Diving is an ecologically important behaviour that provides air-breathing predators with opportunities to capture prey, but that also increases their exposure to incidental mortality (bycatch) in commercial fisheries. In this study, we characterised the diving behaviour of 26 individuals of three species, the black-browed albatross Thalassarche melanophris, grey-headed albatross T. chrysostoma and light-mantled albatross Phoebetria palpebrata, breeding at Bird Island, South Georgia. Individuals were tracked using Global Location Sensor (GLS)-immersion loggers and time-depth recorders (TDRs) and, for two species, Global Positioning System (GPS) loggers. Although the TDRs recorded 589 dives (defined in this paper as submersion > 1 m), average dive depths and durations were just 1.30–1.49 m and 2.5–3.3 s, respectively, for the three species.
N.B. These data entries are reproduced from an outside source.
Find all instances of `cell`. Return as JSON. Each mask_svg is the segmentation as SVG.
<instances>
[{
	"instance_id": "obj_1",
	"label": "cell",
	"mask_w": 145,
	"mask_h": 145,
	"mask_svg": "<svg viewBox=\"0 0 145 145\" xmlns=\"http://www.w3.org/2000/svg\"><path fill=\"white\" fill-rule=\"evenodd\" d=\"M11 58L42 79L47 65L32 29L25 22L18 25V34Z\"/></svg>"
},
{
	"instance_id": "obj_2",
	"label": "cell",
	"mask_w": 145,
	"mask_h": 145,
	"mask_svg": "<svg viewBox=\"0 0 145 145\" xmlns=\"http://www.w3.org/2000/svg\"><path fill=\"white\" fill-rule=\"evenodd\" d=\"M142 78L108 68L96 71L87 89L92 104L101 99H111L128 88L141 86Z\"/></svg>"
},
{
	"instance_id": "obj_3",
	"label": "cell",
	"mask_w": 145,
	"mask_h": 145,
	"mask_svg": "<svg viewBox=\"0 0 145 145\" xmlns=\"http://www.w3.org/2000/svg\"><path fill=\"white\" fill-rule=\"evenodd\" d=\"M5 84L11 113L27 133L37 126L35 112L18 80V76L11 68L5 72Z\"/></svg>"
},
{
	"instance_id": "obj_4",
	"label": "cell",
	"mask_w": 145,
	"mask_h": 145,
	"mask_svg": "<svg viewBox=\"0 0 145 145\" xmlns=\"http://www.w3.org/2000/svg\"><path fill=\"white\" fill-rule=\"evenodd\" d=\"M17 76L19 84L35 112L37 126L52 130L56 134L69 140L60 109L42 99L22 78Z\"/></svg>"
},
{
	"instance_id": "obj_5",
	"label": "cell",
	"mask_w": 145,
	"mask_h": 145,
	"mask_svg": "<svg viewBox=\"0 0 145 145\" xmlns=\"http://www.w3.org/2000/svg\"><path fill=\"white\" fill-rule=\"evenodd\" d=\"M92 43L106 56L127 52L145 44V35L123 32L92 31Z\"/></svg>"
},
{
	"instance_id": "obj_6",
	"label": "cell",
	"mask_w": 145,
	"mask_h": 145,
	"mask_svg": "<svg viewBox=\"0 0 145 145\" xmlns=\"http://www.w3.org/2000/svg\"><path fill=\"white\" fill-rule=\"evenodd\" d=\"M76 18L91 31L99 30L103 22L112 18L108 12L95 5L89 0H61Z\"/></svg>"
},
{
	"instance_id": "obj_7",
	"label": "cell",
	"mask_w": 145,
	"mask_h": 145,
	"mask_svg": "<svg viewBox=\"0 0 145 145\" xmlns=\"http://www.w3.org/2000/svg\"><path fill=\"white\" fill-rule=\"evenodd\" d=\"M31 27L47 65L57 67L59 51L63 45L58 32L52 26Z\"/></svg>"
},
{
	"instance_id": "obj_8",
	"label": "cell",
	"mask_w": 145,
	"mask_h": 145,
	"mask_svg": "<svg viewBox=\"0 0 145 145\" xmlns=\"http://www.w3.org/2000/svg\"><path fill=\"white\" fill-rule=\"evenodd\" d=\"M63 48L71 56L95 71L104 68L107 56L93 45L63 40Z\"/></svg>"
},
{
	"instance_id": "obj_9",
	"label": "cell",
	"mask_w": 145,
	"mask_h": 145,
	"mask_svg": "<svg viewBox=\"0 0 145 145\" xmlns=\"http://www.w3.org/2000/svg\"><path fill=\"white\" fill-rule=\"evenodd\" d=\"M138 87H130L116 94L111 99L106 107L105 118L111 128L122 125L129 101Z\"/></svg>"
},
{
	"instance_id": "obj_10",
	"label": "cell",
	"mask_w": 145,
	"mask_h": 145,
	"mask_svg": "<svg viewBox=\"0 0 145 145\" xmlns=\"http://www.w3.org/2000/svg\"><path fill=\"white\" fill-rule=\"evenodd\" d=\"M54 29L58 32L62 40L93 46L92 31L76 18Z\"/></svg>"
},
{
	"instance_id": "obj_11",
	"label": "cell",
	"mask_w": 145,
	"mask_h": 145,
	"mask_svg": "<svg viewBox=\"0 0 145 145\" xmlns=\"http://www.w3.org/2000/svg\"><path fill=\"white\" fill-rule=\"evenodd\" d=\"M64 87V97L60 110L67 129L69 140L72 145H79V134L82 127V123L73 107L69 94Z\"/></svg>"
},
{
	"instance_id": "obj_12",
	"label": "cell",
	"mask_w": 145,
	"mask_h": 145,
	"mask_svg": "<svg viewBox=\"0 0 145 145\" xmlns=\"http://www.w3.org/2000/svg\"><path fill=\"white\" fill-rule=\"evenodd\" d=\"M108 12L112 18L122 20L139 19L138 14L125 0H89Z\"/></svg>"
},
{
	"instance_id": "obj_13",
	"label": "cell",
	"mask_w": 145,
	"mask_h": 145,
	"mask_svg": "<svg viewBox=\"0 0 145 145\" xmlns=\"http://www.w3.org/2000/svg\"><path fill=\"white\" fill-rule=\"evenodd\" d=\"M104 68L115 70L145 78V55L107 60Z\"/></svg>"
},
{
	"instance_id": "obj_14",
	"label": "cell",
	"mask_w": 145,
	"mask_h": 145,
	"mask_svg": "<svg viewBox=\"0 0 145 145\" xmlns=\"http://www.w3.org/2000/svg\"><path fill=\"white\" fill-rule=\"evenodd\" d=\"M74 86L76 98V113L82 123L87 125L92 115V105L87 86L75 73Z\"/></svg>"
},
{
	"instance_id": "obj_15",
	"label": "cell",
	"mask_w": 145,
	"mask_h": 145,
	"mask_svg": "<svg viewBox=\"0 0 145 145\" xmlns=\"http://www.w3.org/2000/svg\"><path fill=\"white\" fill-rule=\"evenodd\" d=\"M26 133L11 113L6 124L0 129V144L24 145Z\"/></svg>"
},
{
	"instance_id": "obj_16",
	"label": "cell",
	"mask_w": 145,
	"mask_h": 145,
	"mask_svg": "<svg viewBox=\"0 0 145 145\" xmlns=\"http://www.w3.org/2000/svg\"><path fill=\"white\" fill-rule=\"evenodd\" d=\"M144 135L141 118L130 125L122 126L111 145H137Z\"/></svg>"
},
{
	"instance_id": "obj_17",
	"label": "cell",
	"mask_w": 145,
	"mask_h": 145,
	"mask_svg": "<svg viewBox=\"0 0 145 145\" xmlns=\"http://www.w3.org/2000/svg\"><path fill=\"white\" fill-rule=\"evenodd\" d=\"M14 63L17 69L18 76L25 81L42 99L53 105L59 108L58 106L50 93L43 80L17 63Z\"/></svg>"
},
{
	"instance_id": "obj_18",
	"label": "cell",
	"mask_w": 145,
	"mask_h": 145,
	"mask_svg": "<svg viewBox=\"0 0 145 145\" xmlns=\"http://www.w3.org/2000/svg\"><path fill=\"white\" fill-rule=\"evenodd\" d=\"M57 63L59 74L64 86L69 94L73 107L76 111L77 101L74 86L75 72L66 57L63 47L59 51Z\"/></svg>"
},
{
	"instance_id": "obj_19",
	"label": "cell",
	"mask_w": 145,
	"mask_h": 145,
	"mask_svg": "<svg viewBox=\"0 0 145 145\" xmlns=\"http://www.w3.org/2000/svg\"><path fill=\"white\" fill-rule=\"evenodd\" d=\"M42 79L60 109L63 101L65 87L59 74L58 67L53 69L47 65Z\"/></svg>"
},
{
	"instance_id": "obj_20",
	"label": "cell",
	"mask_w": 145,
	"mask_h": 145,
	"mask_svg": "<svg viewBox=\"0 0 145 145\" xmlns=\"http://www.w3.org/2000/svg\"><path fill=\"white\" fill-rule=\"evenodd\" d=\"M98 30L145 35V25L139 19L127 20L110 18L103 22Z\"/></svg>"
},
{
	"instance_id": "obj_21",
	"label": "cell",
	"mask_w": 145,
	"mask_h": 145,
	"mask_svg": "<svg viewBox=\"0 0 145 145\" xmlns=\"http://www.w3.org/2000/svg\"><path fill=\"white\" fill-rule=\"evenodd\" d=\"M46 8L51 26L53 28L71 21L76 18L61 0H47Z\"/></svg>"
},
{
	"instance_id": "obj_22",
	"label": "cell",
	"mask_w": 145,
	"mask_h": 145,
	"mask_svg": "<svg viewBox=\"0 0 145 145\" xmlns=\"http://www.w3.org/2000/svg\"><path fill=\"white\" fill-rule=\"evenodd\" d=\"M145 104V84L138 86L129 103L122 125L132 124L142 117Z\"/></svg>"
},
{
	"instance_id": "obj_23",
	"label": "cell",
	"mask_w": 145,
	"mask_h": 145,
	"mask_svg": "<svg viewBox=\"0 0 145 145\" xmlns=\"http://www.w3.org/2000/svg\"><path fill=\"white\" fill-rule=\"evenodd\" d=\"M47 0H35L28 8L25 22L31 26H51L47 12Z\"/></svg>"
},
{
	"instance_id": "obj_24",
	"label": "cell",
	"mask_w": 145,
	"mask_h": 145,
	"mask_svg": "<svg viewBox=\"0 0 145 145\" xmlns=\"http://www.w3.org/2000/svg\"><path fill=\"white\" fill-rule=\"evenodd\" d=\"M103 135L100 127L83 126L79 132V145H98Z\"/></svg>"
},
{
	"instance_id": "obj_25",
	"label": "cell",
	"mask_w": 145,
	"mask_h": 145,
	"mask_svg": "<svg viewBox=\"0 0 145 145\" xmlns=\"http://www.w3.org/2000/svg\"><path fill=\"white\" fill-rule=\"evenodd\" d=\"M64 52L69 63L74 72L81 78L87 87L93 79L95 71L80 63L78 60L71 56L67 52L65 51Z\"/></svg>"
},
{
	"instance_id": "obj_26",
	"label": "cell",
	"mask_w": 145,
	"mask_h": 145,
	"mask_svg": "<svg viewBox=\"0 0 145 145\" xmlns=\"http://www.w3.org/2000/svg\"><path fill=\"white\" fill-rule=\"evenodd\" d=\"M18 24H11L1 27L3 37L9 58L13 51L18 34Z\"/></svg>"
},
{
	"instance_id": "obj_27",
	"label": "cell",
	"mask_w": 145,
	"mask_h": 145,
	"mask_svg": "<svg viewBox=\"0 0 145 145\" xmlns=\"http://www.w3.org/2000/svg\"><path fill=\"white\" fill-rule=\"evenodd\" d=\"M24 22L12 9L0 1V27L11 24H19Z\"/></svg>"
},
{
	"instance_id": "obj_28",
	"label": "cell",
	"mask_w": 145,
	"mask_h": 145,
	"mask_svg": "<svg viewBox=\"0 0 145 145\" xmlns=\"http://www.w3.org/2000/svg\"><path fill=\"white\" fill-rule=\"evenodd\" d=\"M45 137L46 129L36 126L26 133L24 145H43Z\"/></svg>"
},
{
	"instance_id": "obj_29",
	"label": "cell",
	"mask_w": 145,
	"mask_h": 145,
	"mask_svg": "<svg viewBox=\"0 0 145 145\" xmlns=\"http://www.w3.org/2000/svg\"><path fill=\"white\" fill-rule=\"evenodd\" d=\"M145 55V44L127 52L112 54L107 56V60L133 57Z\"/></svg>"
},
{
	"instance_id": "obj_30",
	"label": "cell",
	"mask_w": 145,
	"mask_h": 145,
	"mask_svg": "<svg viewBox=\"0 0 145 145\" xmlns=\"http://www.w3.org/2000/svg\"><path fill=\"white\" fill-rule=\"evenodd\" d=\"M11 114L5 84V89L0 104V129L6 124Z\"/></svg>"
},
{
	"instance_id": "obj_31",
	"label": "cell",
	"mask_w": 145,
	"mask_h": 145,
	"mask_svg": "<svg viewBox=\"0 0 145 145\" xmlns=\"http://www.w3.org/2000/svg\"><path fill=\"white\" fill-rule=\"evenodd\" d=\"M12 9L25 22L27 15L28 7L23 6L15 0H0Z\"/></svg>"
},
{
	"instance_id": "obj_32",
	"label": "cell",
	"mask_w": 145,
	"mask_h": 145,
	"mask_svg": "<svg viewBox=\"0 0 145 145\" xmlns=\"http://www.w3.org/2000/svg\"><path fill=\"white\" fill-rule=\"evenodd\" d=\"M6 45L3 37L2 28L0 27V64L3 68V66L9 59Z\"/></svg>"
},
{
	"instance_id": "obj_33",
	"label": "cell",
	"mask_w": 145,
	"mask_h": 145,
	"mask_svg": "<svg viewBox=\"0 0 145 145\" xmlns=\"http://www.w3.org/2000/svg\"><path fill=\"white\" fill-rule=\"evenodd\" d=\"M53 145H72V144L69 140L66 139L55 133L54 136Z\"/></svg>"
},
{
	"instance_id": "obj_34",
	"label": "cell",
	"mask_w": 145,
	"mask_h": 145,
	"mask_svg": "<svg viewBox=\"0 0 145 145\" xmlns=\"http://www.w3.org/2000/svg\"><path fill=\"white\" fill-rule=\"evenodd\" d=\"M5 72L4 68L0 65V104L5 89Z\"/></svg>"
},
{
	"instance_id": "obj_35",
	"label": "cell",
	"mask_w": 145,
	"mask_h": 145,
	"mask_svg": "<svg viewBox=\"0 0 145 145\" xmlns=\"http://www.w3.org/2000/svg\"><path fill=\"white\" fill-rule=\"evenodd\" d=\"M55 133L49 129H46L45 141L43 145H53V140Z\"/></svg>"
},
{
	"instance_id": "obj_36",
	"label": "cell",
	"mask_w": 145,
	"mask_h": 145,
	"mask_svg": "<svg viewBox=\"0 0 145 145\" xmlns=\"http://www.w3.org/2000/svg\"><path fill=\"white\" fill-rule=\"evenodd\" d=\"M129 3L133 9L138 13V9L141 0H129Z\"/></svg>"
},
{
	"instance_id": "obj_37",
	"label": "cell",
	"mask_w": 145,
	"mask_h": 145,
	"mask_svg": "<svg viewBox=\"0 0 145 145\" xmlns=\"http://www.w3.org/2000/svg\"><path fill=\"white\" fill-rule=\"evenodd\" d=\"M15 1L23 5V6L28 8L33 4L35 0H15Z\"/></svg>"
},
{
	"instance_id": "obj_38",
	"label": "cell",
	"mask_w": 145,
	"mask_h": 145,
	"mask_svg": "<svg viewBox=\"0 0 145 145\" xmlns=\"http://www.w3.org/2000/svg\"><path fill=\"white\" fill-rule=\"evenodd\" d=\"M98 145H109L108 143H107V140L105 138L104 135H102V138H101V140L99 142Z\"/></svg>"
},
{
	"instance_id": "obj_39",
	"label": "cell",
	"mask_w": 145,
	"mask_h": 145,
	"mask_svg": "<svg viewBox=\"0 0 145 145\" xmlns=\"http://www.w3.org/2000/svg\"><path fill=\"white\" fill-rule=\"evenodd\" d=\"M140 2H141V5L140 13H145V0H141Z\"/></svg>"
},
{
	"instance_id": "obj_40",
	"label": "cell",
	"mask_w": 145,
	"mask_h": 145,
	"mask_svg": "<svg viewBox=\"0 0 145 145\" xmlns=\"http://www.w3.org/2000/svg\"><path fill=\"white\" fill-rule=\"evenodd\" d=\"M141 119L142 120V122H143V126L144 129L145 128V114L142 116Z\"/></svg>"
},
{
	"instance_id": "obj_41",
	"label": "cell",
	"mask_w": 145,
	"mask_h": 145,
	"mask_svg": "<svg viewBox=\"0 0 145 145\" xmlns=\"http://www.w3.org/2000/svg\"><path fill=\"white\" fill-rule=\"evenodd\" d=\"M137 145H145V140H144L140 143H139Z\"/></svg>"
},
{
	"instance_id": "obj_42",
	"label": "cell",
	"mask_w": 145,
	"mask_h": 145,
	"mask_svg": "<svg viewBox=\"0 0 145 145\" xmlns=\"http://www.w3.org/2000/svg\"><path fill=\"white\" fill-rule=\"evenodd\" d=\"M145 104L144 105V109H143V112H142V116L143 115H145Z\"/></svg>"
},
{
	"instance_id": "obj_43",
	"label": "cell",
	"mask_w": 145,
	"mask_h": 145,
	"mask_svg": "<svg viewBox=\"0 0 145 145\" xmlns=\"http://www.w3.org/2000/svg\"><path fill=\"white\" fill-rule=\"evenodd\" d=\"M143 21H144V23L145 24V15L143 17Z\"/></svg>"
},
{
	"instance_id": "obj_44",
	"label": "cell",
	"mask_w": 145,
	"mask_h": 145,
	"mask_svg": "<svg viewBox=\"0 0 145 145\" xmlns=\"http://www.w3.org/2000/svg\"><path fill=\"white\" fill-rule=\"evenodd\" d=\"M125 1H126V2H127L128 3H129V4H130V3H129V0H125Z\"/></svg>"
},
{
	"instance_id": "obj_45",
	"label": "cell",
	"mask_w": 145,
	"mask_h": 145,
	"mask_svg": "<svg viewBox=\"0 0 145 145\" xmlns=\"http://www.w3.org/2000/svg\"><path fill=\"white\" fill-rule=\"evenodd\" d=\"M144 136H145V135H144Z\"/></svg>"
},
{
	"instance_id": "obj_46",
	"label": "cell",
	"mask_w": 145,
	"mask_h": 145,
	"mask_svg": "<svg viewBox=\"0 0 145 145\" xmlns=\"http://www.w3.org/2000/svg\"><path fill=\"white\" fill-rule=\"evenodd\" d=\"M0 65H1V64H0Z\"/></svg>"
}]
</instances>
In addition, many individuals (22% of black-browed, 20% of grey-headed, and 57% of light-mantled albatrosses; total n = 9, 10 and 7 individuals, respectively) did not dive at all. Most dives occurred at the distal end of foraging trips and were rare during the commuting phase. No dives took place in darkness, despite long periods spent on water at night. The limited and shallow dive activity contrasts with impressions from a previous study using capillary-tube depth gauges (which are less accurate than TDRs) and has implications for the susceptibility of albatrosses to bycatch on longlines. This study provides further support for regulations requiring night setting and increased sink rates of baited hooks to help mitigate albatross bycatch.